* [What to work on]
Below are some entries. Repeat exactly the lines from the one with "[camera trap, expert-labeled]" through the one with "category: pukeko", and only those.

* [Provided information]

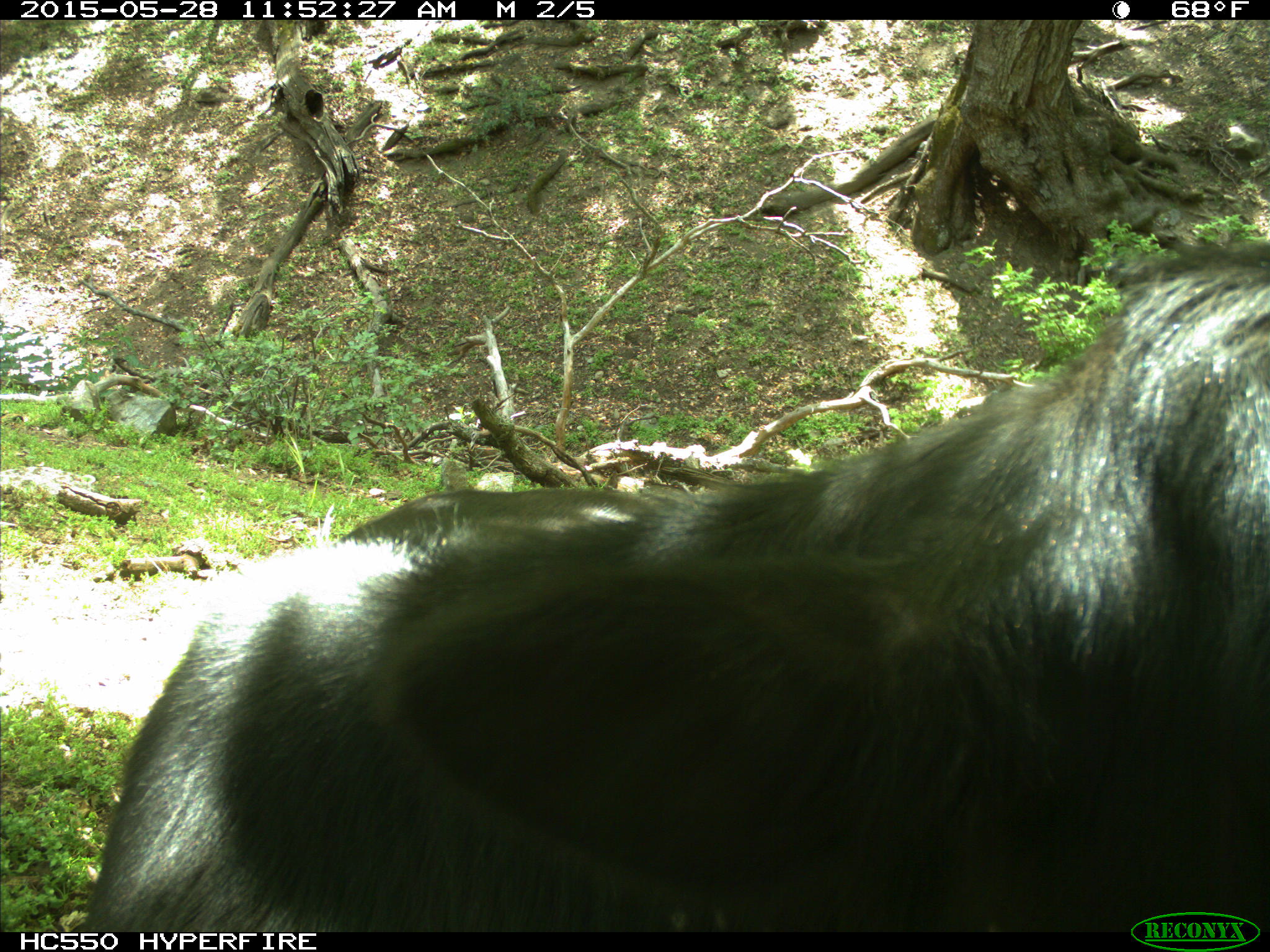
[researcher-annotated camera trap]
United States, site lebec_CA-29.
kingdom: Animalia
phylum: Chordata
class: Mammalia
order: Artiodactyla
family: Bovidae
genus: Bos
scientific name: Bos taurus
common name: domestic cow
* * *
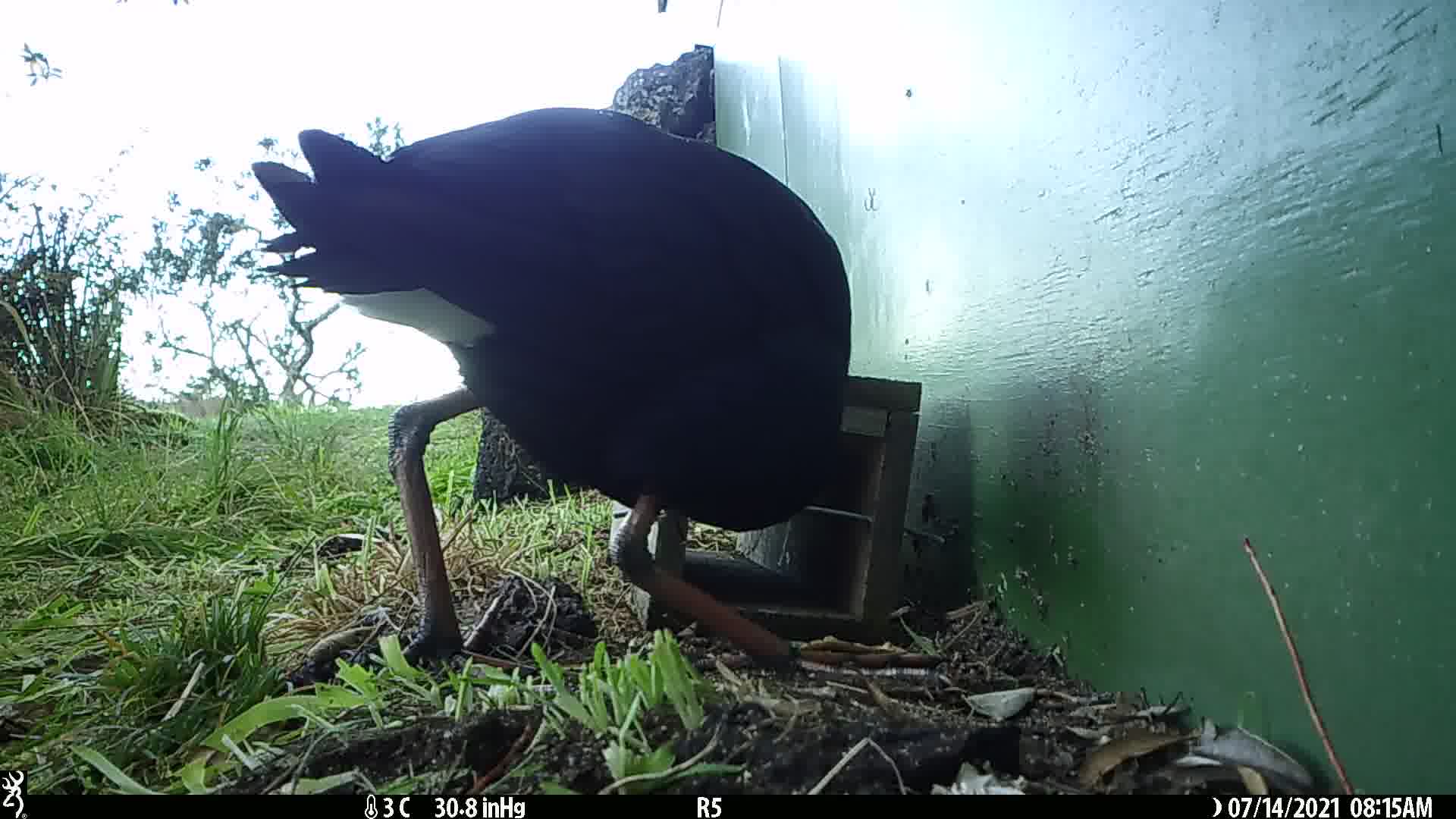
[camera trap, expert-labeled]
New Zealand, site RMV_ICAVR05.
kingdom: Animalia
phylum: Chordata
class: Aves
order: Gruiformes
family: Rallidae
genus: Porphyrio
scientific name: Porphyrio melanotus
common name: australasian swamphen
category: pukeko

* [Solution to this task]
[camera trap, expert-labeled]
New Zealand, site RMV_ICAVR05.
kingdom: Animalia
phylum: Chordata
class: Aves
order: Gruiformes
family: Rallidae
genus: Porphyrio
scientific name: Porphyrio melanotus
common name: australasian swamphen
category: pukeko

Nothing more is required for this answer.